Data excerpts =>
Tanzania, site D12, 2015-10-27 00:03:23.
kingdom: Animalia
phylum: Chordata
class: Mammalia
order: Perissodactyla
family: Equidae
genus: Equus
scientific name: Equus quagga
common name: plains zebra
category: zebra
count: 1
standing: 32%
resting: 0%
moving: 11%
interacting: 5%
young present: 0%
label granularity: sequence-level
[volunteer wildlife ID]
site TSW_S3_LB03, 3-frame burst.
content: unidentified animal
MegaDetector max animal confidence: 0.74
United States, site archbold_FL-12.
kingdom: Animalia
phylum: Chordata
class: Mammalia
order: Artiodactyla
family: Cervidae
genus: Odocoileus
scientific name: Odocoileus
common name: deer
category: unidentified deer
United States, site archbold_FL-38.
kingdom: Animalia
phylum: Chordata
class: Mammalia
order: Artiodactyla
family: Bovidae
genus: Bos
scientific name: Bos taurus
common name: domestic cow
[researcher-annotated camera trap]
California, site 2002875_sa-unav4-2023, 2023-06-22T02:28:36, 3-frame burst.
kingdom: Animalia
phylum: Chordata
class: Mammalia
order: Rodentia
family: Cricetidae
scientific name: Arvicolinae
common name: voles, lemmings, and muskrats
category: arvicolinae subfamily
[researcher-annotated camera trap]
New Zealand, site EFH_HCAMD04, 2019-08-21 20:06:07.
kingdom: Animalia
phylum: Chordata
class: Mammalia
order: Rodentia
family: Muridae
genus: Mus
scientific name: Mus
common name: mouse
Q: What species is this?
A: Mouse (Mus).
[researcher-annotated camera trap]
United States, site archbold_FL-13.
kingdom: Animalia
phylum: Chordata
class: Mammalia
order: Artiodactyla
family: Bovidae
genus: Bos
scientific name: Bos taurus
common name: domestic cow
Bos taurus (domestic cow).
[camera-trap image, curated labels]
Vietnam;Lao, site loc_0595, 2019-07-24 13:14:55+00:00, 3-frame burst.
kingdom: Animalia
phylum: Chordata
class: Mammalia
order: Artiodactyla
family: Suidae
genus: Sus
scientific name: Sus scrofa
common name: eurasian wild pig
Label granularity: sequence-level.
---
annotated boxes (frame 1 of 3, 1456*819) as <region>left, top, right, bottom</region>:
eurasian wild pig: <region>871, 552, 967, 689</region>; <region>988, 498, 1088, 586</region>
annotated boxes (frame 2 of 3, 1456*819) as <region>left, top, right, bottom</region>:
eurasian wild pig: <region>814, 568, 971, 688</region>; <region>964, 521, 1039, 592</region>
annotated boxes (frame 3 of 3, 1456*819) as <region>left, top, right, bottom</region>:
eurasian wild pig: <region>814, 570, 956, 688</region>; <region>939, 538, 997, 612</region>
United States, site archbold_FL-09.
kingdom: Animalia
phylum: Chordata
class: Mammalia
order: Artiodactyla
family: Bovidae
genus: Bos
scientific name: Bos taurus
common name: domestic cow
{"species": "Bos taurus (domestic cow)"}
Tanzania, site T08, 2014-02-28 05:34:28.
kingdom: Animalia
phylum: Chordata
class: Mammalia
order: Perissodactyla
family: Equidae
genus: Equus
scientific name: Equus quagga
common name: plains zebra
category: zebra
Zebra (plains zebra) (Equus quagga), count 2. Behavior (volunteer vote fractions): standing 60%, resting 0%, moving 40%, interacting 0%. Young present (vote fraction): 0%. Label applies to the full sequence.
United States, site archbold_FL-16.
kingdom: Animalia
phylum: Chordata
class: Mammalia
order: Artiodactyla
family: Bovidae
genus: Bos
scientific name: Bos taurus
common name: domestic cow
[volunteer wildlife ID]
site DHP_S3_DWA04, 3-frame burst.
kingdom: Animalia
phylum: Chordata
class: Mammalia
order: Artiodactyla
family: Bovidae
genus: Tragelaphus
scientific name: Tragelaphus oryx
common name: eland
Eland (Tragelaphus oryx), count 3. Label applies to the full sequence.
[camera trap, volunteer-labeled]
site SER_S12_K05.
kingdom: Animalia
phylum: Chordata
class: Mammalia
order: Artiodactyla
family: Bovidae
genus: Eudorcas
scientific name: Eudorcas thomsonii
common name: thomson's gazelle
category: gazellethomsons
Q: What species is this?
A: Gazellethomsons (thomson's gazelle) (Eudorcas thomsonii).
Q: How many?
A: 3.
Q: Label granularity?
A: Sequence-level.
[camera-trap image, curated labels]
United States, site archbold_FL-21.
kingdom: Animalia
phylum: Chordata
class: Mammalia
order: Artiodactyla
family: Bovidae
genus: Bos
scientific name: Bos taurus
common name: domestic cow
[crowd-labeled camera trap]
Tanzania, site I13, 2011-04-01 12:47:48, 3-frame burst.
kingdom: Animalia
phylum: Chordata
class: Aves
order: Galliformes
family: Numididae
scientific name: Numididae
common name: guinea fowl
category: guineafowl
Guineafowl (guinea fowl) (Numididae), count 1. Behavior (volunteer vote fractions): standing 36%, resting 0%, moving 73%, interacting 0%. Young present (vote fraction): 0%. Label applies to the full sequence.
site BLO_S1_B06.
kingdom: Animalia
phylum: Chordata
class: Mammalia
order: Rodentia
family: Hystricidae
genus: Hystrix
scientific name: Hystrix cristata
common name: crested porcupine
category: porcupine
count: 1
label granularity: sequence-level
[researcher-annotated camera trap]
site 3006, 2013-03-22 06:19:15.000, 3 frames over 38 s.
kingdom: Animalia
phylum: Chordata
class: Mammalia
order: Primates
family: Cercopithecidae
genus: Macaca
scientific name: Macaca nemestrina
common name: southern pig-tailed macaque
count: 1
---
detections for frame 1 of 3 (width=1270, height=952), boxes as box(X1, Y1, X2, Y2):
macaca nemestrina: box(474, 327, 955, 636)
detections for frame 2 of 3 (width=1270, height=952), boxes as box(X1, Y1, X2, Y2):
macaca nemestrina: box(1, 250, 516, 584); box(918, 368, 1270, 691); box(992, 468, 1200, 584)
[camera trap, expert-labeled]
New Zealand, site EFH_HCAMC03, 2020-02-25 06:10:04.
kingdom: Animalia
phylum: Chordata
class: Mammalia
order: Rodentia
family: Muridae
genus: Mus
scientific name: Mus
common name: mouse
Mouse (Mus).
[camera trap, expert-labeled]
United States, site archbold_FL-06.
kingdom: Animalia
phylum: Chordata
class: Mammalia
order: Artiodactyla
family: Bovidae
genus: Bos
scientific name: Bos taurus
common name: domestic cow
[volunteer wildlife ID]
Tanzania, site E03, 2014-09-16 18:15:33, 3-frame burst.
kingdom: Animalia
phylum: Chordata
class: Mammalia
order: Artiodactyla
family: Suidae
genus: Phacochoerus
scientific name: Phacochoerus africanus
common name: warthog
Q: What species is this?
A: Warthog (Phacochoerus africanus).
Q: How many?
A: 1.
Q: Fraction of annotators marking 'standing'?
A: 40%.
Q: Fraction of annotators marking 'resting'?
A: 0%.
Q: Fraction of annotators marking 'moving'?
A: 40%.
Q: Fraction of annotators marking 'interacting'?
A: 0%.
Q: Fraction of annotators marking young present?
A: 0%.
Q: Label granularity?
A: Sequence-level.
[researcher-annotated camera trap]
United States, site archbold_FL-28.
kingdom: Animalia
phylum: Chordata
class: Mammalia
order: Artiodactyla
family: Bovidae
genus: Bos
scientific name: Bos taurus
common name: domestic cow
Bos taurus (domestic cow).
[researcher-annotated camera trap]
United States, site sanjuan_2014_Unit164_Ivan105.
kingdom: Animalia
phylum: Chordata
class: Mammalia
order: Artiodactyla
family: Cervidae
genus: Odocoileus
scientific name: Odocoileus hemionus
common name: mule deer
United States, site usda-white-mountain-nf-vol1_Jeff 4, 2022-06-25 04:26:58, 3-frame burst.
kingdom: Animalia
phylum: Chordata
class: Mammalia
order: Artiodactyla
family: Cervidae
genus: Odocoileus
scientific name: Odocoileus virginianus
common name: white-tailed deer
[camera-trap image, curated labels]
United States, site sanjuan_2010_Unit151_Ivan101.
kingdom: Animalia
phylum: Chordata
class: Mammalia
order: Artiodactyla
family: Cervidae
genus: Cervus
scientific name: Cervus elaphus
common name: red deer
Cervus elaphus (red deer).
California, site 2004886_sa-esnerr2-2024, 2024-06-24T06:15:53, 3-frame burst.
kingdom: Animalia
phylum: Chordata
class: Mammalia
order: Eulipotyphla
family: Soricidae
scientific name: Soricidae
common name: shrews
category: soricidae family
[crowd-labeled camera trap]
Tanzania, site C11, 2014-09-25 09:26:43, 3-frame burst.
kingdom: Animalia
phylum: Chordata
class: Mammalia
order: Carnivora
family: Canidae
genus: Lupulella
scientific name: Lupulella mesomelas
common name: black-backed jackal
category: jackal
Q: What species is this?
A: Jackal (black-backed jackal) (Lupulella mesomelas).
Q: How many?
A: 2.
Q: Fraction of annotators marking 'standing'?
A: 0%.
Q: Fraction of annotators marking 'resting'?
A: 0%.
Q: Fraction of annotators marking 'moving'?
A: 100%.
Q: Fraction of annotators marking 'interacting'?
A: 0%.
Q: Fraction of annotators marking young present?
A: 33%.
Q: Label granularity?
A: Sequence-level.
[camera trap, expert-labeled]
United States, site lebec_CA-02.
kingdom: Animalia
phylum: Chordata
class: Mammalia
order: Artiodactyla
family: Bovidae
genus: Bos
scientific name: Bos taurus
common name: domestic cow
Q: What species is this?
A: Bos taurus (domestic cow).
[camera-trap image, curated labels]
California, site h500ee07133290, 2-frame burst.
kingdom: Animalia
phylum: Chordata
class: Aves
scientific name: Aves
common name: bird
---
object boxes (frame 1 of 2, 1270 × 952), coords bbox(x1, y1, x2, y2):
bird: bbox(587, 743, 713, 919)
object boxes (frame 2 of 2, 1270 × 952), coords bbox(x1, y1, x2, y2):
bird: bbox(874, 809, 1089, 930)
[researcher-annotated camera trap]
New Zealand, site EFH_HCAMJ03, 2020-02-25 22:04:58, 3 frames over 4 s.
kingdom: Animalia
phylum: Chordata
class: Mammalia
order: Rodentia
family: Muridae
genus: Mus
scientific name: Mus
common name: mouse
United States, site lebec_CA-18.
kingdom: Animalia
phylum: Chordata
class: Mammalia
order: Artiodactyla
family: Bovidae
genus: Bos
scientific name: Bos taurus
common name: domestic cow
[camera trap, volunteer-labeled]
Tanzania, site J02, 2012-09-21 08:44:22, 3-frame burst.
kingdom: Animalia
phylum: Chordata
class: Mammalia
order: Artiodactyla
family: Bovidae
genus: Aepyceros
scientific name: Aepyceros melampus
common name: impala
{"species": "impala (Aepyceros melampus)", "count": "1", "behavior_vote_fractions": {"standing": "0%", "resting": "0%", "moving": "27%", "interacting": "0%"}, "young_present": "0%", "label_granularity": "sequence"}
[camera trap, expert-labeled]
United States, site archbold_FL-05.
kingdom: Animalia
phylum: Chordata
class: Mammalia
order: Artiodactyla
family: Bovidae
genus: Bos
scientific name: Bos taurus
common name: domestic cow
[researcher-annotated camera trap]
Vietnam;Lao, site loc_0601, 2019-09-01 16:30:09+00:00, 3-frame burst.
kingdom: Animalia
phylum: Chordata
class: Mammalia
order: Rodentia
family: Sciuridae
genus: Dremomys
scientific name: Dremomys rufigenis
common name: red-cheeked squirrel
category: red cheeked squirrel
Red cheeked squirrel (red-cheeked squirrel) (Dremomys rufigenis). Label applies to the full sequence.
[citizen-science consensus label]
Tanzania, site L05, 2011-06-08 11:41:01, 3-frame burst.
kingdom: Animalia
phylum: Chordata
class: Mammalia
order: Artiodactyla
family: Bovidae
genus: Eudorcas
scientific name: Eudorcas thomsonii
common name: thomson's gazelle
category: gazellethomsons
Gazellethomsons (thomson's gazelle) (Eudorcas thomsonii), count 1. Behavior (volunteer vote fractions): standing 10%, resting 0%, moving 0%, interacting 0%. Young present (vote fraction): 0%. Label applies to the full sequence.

ASSIGNED TASK => Find the string "white" in the data. Report each line it appears in.

RESPONSE TO THIS EXERCISE =>
United States, site usda-white-mountain-nf-vol1_Jeff 4, 2022-06-25 04:26:58, 3-frame burst.
common name: white-tailed deer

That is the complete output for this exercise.